* [Recorded data]

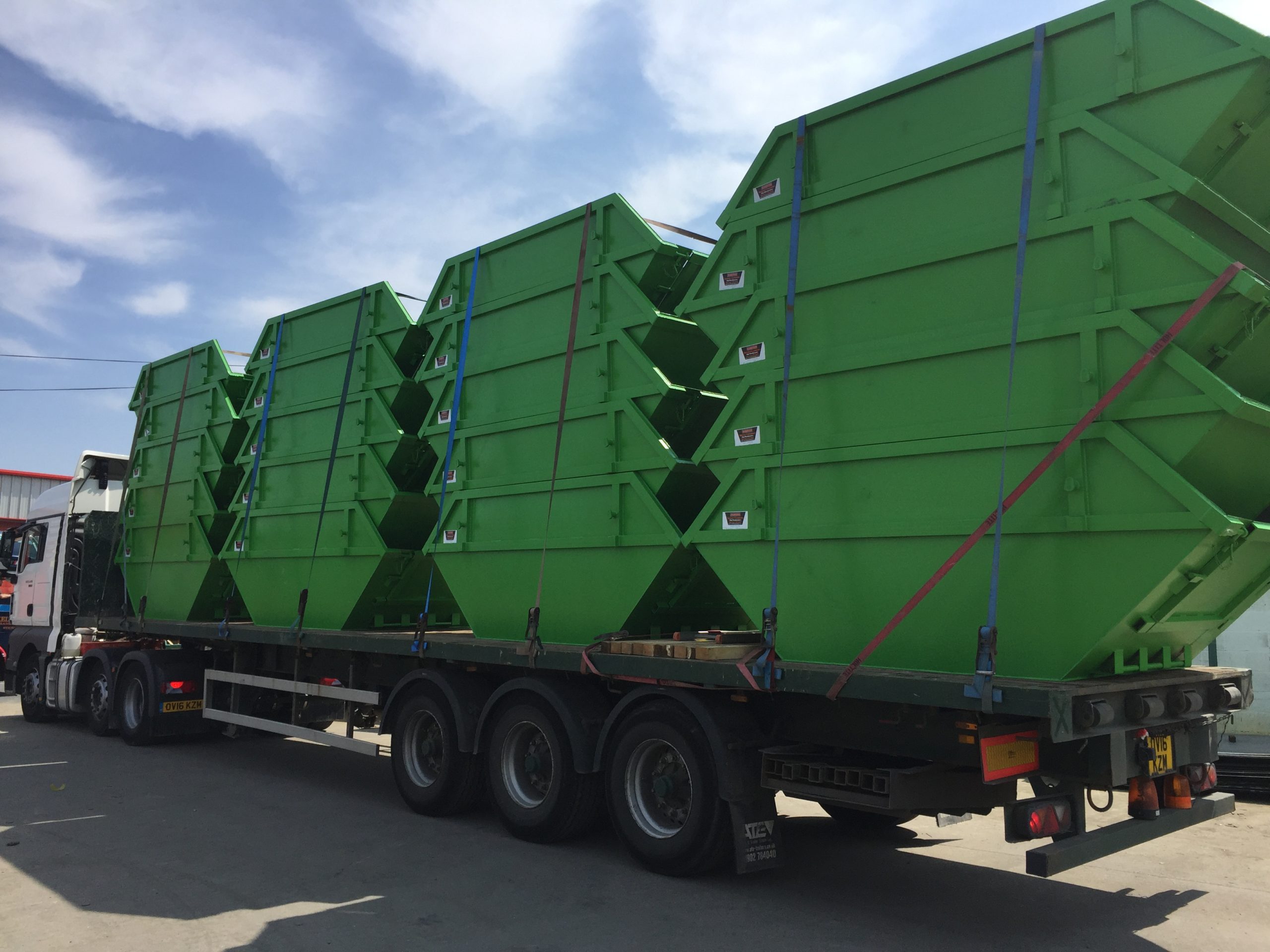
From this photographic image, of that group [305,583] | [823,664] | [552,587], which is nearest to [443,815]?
[552,587]

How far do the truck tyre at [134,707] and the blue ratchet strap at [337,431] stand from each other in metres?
3.19

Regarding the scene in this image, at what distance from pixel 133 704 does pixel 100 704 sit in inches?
37.2

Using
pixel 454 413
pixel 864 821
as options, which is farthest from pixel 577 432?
pixel 864 821

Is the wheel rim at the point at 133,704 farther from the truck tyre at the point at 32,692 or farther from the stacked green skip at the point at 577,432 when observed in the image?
the stacked green skip at the point at 577,432

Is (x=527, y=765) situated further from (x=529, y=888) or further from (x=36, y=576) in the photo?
(x=36, y=576)

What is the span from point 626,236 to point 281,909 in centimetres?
471

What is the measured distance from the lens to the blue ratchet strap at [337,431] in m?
9.27

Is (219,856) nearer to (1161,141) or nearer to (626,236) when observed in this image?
(626,236)

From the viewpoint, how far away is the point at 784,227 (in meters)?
5.77

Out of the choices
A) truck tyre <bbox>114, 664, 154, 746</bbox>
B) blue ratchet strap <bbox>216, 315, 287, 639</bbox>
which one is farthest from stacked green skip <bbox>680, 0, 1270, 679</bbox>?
truck tyre <bbox>114, 664, 154, 746</bbox>

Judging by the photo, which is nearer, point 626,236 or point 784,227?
point 784,227

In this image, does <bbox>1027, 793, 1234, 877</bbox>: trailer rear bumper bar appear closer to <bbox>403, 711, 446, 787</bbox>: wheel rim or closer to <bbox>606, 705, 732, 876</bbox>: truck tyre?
<bbox>606, 705, 732, 876</bbox>: truck tyre

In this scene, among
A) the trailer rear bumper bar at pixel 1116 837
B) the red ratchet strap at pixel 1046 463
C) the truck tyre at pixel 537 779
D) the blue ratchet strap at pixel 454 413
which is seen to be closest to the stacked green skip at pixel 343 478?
the blue ratchet strap at pixel 454 413

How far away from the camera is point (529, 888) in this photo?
19.0 feet
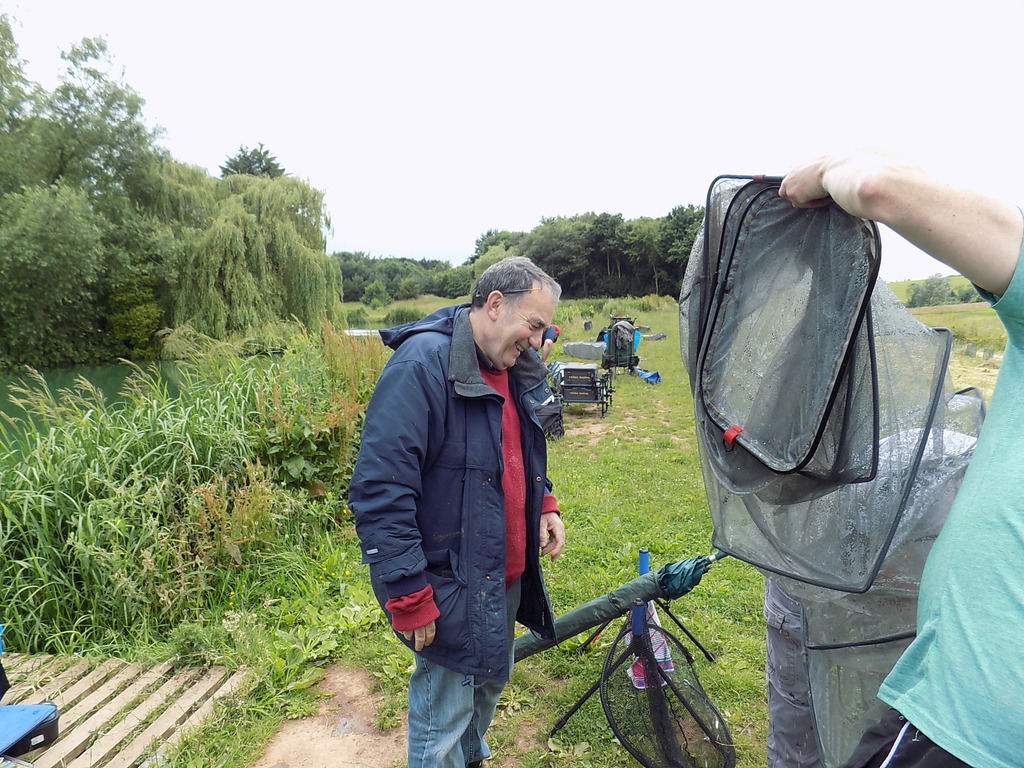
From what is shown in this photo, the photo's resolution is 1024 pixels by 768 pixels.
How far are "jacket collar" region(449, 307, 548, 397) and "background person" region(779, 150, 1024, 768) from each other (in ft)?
3.99

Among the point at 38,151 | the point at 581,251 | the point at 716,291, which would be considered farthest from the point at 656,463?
the point at 581,251

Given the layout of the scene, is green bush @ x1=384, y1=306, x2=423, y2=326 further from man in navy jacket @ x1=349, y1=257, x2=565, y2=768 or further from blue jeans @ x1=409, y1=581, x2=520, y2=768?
blue jeans @ x1=409, y1=581, x2=520, y2=768

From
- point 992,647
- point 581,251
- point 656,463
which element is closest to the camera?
point 992,647

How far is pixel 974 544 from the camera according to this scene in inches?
34.1

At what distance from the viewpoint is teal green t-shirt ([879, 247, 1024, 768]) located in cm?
81

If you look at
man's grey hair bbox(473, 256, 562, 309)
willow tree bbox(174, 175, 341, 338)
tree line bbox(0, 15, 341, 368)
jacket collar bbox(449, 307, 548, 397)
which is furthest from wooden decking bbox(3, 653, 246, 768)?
tree line bbox(0, 15, 341, 368)

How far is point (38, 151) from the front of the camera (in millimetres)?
17266

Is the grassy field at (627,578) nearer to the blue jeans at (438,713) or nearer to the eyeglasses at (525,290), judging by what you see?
the blue jeans at (438,713)

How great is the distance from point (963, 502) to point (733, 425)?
0.63m

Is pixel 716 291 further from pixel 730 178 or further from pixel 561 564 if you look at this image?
pixel 561 564

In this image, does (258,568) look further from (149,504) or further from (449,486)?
(449,486)

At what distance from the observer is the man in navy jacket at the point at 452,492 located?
180 centimetres

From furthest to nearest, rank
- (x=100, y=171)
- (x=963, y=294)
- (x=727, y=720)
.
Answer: (x=100, y=171)
(x=727, y=720)
(x=963, y=294)

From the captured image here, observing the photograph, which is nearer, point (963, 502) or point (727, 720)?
point (963, 502)
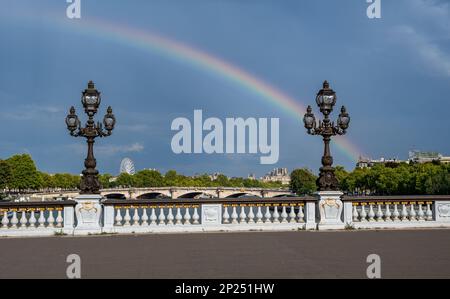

* [Problem description] Set out every line of the records above as a numbered list, skipping blank lines and omitting the pictures.

* [Task output]
1. From this photographic image, of that group [305,583] | [823,664] | [552,587], which is nearest to [443,815]?
2. [552,587]
3. How far do the truck tyre at [134,707] and the blue ratchet strap at [337,431] stand from each other in metres?
4. 3.19
5. Regarding the scene in this image, at what distance from pixel 133 704 does pixel 100 704 sit in inches?
6. 37.2
7. Using
8. pixel 454 413
9. pixel 864 821
10. as options, which is farthest from pixel 577 432?
11. pixel 864 821
12. Is the wheel rim at the point at 133,704 farther from the truck tyre at the point at 32,692 or farther from the stacked green skip at the point at 577,432 when observed in the image?
13. the stacked green skip at the point at 577,432
14. Is (x=527, y=765) situated further from (x=529, y=888) or further from (x=36, y=576) in the photo?
15. (x=36, y=576)
16. What is the span from point 626,236 to point 281,909 in centimetres?
17. 471
18. What is the measured distance from the lens to the blue ratchet strap at [337,431] in m?
19. 9.27
20. Is (219,856) nearer to (1161,141) or nearer to (626,236) when observed in this image?
21. (626,236)
22. From the viewpoint, how far away is the point at 784,227 (in meters)?
23. 5.77
24. Out of the choices
25. A) truck tyre <bbox>114, 664, 154, 746</bbox>
26. B) blue ratchet strap <bbox>216, 315, 287, 639</bbox>
27. which one is farthest from stacked green skip <bbox>680, 0, 1270, 679</bbox>?
28. truck tyre <bbox>114, 664, 154, 746</bbox>
29. Judging by the photo, which is nearer, point 626,236 or point 784,227?
30. point 784,227
31. In this image, does <bbox>1027, 793, 1234, 877</bbox>: trailer rear bumper bar appear closer to <bbox>403, 711, 446, 787</bbox>: wheel rim or closer to <bbox>606, 705, 732, 876</bbox>: truck tyre?
32. <bbox>606, 705, 732, 876</bbox>: truck tyre
33. In this scene, among
34. A) the trailer rear bumper bar at pixel 1116 837
35. B) the red ratchet strap at pixel 1046 463
36. C) the truck tyre at pixel 537 779
37. D) the blue ratchet strap at pixel 454 413
38. which is seen to be closest to the stacked green skip at pixel 343 478?
39. the blue ratchet strap at pixel 454 413
40. How far away from the camera is point (529, 888) in this photo?
41. 19.0 feet
42. From what is shown in this photo, the photo's resolution is 1024 pixels by 768 pixels.
43. How far are "jacket collar" region(449, 307, 548, 397) and "background person" region(779, 150, 1024, 768) from each other (in ft)?
44. 3.99
45. Among the point at 38,151 | the point at 581,251 | the point at 716,291, which would be considered farthest from the point at 656,463?
46. the point at 581,251
47. Given the layout of the scene, is green bush @ x1=384, y1=306, x2=423, y2=326 further from man in navy jacket @ x1=349, y1=257, x2=565, y2=768 or further from blue jeans @ x1=409, y1=581, x2=520, y2=768?
48. blue jeans @ x1=409, y1=581, x2=520, y2=768
49. From
50. - point 992,647
51. - point 581,251
52. - point 656,463
53. which element is closest to the camera?
54. point 992,647
55. How far is pixel 974 544 from the camera according to this scene in inches?
56. 34.1
57. At what distance from the viewpoint is teal green t-shirt ([879, 247, 1024, 768]) located in cm?
58. 81
59. If you look at
60. man's grey hair bbox(473, 256, 562, 309)
61. willow tree bbox(174, 175, 341, 338)
62. tree line bbox(0, 15, 341, 368)
63. jacket collar bbox(449, 307, 548, 397)
64. which is furthest from wooden decking bbox(3, 653, 246, 768)?
65. tree line bbox(0, 15, 341, 368)
66. How far is point (38, 151) from the front of the camera (in millimetres)?
67. 17266
68. Is the grassy field at (627,578) nearer to the blue jeans at (438,713) or nearer to the eyeglasses at (525,290), judging by what you see?
69. the blue jeans at (438,713)
70. How great is the distance from point (963, 502) to point (733, 425)?
71. 0.63m
72. Is pixel 716 291 further from pixel 730 178 or further from pixel 561 564 if you look at this image?
73. pixel 561 564
74. In this image, does (258,568) look further from (149,504) or further from (449,486)?
75. (449,486)
76. At what distance from the observer is the man in navy jacket at the point at 452,492 located?
77. 180 centimetres
78. From furthest to nearest, rank
79. - (x=100, y=171)
80. - (x=963, y=294)
81. - (x=727, y=720)
82. .
83. Answer: (x=100, y=171)
84. (x=727, y=720)
85. (x=963, y=294)
86. From the captured image here, observing the photograph, which is nearer, point (963, 502) or point (727, 720)?
87. point (963, 502)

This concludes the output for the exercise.